*TASK DIRECTIONS*:
Transcribe the portion of the pyrolysis reactor text starting with "The present invention" and going on through "consists of particles.".

[Opening TEXT section]

The present invention relates to a reactor and to a method at least for pyrolysis of hydrocarbon-containing fluids at least for production of at least hydrogen-containing fluids, wherein the reactor has a reactor shell and a reactor shaft disposed within the reactor shell, and a reactor lining at least for thermal sealing of the reactor shaft with respect to the reactor shell is disposed between the reactor shell and the reactor shaft. The invention further relates to a method at least for pyrolysis of hydrocarbon-containing fluids at least for production of at least hydrogen-containing fluids, wherein the hydrocarbon-containing fluids are fed to a reactor shaft of the reactor in countercurrent to a moving bed of the reactor that consists of particles.

PRIOR ART

It is basic knowledge that strongly endothermic reactions that are known to occur in the chemical industry, for example in the cracking of mineral oil fractions or the reforming of natural gas or naphtha, necessitate temperatures especially in the range between 500° C. and 1700° C. in order to enable sufficient chemical breakdown. The reason for this is the thermodynamic limitation of the equilibrium conversion. The thermal breakdown of hydrocarbons also requires high temperatures, especially in the range from 800 to 1600° C. Particularly for methane pyrolysis as well, because of the thermodynamic equilibrium and the reaction kinetics, such high temperatures are required in order to achieve sufficiently high conversion rates, advantageously of more than 50%, within a very short period of time.

The prior art discloses different solutions that indicate the provision of high temperatures for enabling a pyrolysis method. For instance, documents U.S. Pat. Nos. 2,389,636 and 2,600,07, and also U.S. Pat. Nos. 5,486,216 and 6,670,058, describe the use of a solid-state bed as heat carrier medium. However, it should be noted here that this can result in disadvantageous occurrence of surface effects within the scope of adhesion, agglomeration and abrasion.

[Closing TEXT section]
[Opening RECORDED DATA section]

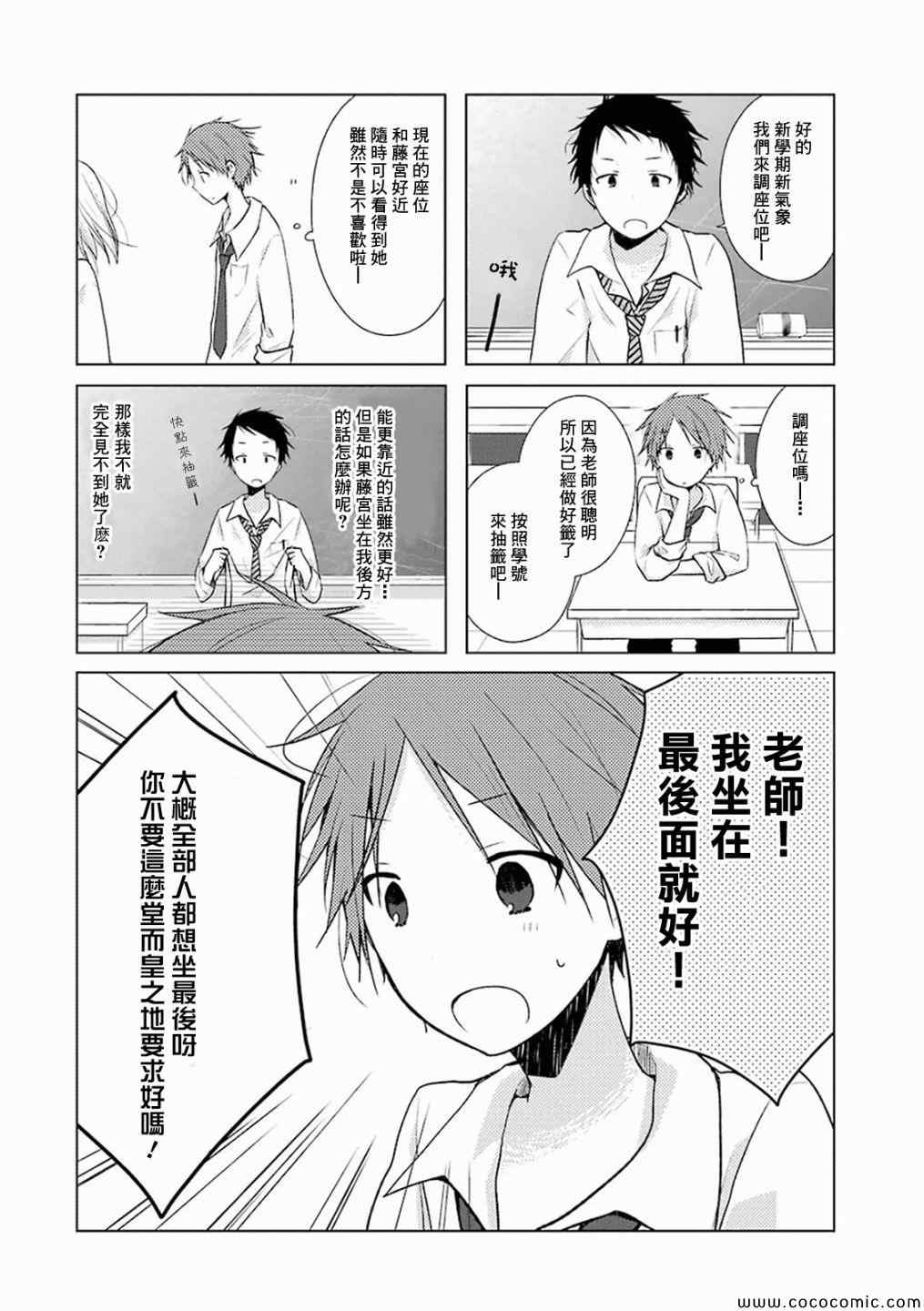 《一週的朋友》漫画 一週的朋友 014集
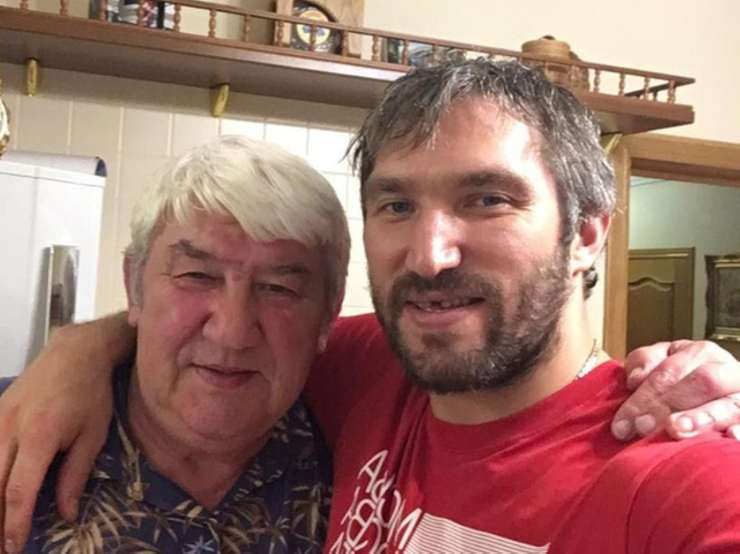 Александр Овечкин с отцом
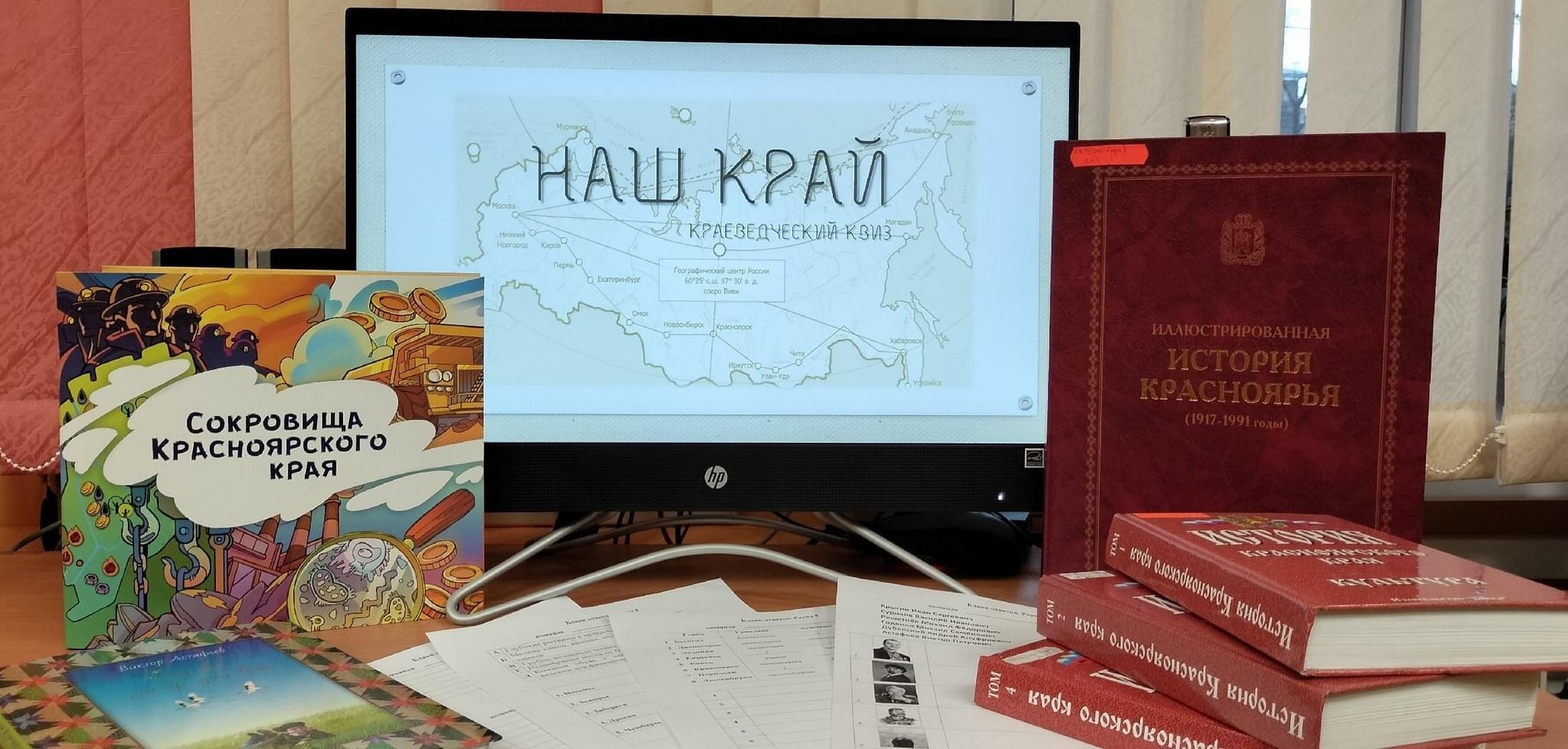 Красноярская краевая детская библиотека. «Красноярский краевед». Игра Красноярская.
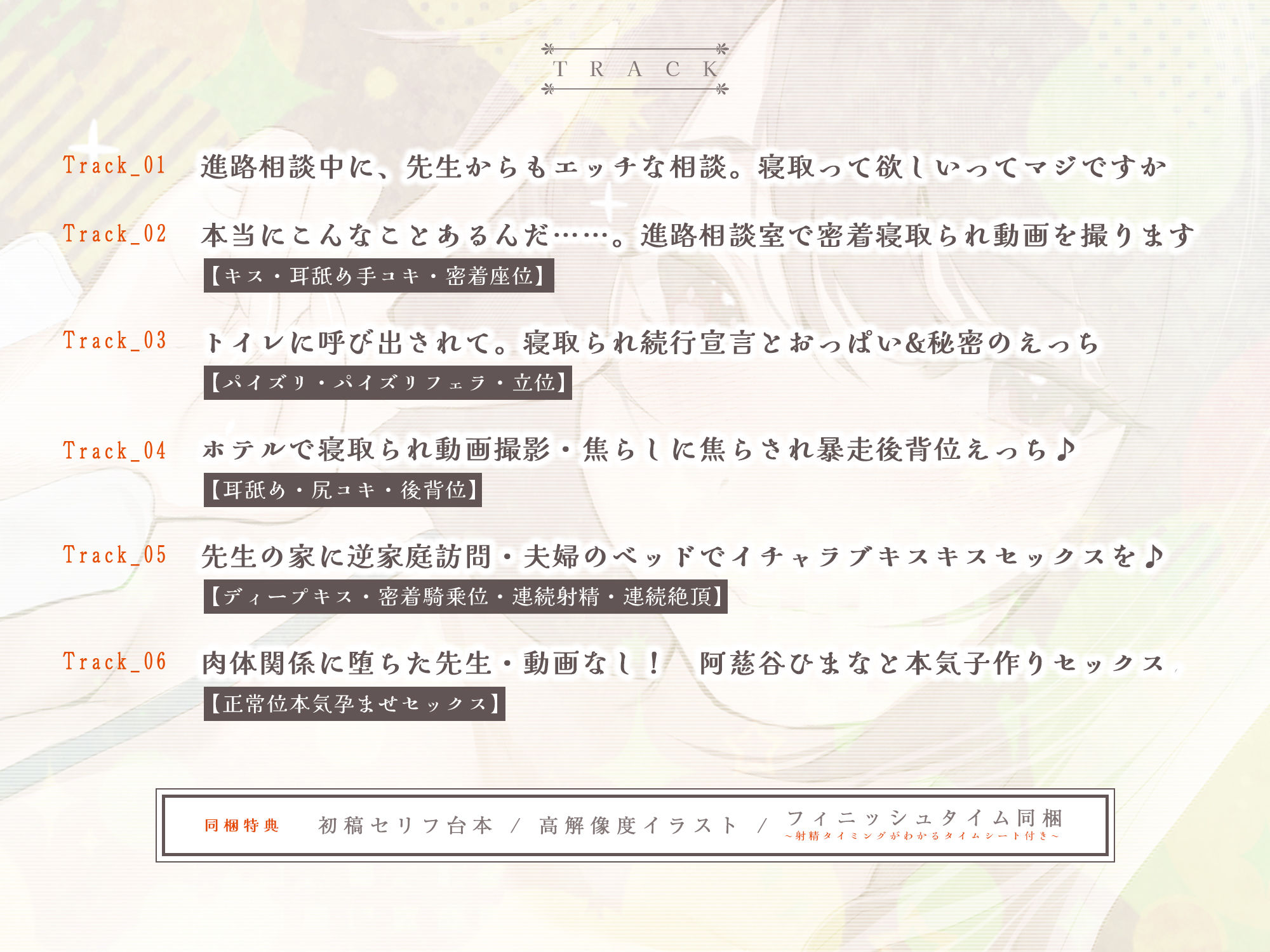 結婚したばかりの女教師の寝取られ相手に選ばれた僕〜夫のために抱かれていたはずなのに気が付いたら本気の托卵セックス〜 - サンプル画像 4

[Closing RECORDED DATA section]

*RESULT*:
The present invention relates to a reactor and to a method at least for pyrolysis of hydrocarbon-containing fluids at least for production of at least hydrogen-containing fluids, wherein the reactor has a reactor shell and a reactor shaft disposed within the reactor shell, and a reactor lining at least for thermal sealing of the reactor shaft with respect to the reactor shell is disposed between the reactor shell and the reactor shaft. The invention further relates to a method at least for pyrolysis of hydrocarbon-containing fluids at least for production of at least hydrogen-containing fluids, wherein the hydrocarbon-containing fluids are fed to a reactor shaft of the reactor in countercurrent to a moving bed of the reactor that consists of particles.